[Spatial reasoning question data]

## BEGIN

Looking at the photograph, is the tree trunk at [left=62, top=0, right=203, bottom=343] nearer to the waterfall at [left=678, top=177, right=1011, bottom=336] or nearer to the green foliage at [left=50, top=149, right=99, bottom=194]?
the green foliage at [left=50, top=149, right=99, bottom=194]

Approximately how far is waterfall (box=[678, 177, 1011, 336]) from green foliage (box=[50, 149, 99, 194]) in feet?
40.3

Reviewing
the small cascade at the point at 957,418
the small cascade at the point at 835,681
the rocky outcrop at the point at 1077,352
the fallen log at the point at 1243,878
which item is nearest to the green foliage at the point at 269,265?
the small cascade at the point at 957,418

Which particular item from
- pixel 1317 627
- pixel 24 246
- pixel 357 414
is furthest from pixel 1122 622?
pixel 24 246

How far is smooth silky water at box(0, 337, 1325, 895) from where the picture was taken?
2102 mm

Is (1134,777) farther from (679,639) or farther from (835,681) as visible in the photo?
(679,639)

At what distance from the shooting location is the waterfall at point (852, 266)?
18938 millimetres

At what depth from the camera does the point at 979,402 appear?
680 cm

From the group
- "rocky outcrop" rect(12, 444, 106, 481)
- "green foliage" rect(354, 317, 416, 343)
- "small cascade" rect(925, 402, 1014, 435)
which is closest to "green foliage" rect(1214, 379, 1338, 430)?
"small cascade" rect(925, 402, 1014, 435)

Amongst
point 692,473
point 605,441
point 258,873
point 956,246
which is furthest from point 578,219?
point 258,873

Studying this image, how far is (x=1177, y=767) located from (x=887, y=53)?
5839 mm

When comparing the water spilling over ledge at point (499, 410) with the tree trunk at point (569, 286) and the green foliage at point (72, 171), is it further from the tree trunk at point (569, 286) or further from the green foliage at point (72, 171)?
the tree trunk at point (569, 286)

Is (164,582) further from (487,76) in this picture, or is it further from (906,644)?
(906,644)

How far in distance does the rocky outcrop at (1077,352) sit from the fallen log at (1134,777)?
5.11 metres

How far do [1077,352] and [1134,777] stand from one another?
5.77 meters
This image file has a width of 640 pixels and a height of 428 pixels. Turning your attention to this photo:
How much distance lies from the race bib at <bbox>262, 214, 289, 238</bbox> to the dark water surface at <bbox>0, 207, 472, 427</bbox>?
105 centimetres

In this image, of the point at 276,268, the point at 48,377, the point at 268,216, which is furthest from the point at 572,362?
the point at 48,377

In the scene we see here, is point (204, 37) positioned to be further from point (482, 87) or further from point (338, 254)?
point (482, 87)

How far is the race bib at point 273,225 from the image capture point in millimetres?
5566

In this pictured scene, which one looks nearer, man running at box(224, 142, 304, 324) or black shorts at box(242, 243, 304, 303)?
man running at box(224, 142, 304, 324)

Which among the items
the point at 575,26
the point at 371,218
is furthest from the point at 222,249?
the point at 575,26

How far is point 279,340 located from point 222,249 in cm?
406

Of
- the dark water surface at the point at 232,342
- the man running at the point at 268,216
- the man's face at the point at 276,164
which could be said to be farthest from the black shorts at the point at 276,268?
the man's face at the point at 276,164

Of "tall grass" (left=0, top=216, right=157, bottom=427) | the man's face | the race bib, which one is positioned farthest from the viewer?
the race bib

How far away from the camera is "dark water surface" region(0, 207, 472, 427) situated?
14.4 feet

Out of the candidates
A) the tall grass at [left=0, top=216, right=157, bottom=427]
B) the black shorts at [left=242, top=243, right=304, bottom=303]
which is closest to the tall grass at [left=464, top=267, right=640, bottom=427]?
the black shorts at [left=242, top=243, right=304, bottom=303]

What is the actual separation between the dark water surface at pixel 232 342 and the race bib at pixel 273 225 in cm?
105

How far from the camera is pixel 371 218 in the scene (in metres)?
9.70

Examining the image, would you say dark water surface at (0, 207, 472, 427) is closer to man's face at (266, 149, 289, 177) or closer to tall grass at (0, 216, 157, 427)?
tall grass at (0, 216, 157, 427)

## END

**Task brief:** Extract the lines starting with the line containing "Examining the image, would" and going on through the end of the lines, reproducing them verbatim.

**Solution to this problem:**
Examining the image, would you say dark water surface at (0, 207, 472, 427) is closer to man's face at (266, 149, 289, 177) or closer to tall grass at (0, 216, 157, 427)?
tall grass at (0, 216, 157, 427)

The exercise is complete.